To już ostatni punkt związany z keywordami. Warto oznaczyć film odpowiednimi tagami, by pomóc wyszukiwarce zrozumieć, o czym jest dane wideo i jak ma je powiązać z podobnymi treściami (co może znacząco zwiększyć zasięg materiału). Tutaj ponownie — ma być naturalnie i adekwatnie, upychanie słów kluczowych na siłę może przynieść opłakane skutki.
Tagi nie tylko mogą wspomóc film w rankingu danego słowa kluczowego, ale także sprawiają, że materiał wyświetla się częściej jako powiązane wideo w bocznym pasku YouTube.
Oprócz tagów możemy też korzystać z hashtagów, które wyświetlają się tuż nad tytułem filmu, co jest dość dobrze widocznym miejscem. Można w nich umieścić adekwatne do materiału słowa kluczowe, by ułatwić namierzenie filmu przez odbiorcę.
Wybór kategorii to zazwyczaj skuteczny sposób na powiązanie filmu z podobnymi treściami w YouTube, dzięki czemu może trafić na rozmaite playlisty i wygenerować znacznie większy zasięg.

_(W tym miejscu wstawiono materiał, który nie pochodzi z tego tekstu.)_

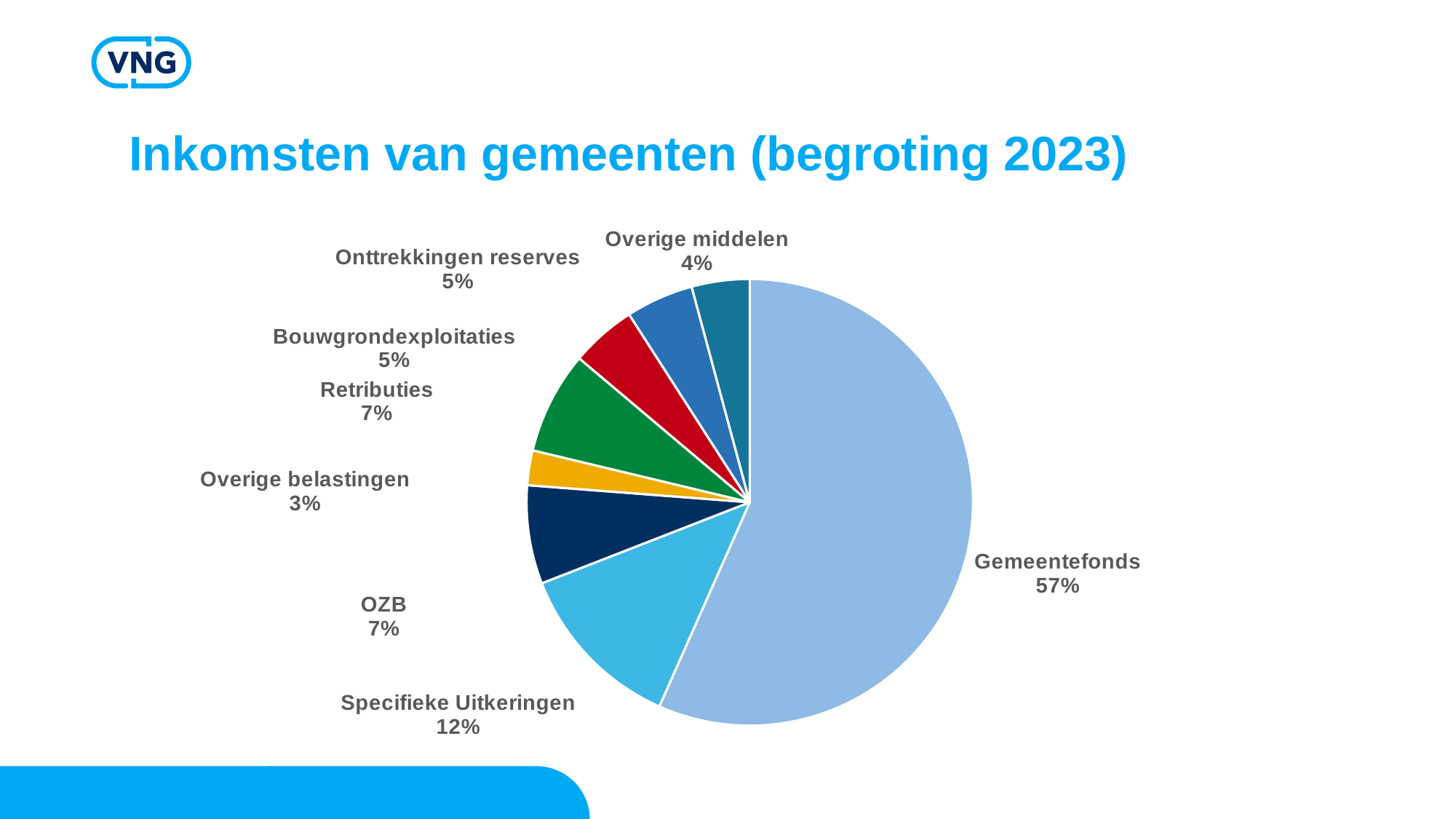
What is the value shown for Specifieke Uitkeringen? 12% What is the value shown for Overige belastingen? 3% What is the title of the slide containing the pie chart? Inkomsten van gemeenten (begroting 2023) What share of the pie does Gemeentefonds represent? 57% How many categories (slices) does the pie chart have? 8 What is the difference between the shares of Gemeentefonds and Specifieke Uitkeringen? 45% What kind of chart is shown on the slide? pie chart What is the combined share of OZB and Overige belastingen? 10% Which category has the smallest slice of the pie? Overige belastingen Which category has the largest slice of the pie? Gemeentefonds What is the value shown for Overige middelen? 4% Which is larger, the share for Retributies or the share for Bouwgrondexploitaties? Retributies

Karty pojawiają się podczas wyświetlania wideo i są pewnego rodzaju powiadomieniem — mogą zawierać prośbę o subskrybowanie kanału, przekierowanie do innego filmu lub jakieś istotne informacje. Do filmu można dodać maksymalnie pięć kart i naprawdę warto to wykorzystać — jest to dodatkowa przestrzeń do zagospodarowania. Można to porównać do umieszczania w tekście linków do innych podstron lub zewnętrznych serwisów. Zwiększamy wtedy szansę, że użytkownik sprawdzi pozostałe publikowane przez nas materiały – zwłaszcza jeśli połączymy to z odpowiednim CTA.
Warto grupować materiały w odpowiednie playlisty tematyczne oscylujące wokół konkretnych słów kluczowych. Jest spora szansa, że dzięki temu widzowie będą przeklikiwać się z filmu na film, zwiększając liczbę wyświetleń i pozytywnie wpływając na pozycję kanału w oczach YouTube.
Taki przypięty komentarz twórcy może zebrać sporo reakcji i zaangażowania — szczególnie gdy kanał posiada już nieco większą widownię. Warto w nim zamieścić intrygujące hasło lub nawiązać interakcję z odbiorcami — powinien on przykuwać uwagę i angażować do podjęcia dalszych działań.
Być może YouTube SEO nie jest dla wszystkich, być może nie musi to być priorytet dla każdej firmy (prawdopodobnie nie musi). Warto jednak pamiętać o tym, w jakim tempie treści wideo zyskują na popularności i jak wielką moc marketingową za sobą niosą. YouTube jest też doskonałą platformą do budowania więzi z odbiorcami, co może być kluczem do sukcesu dla wielu brandów.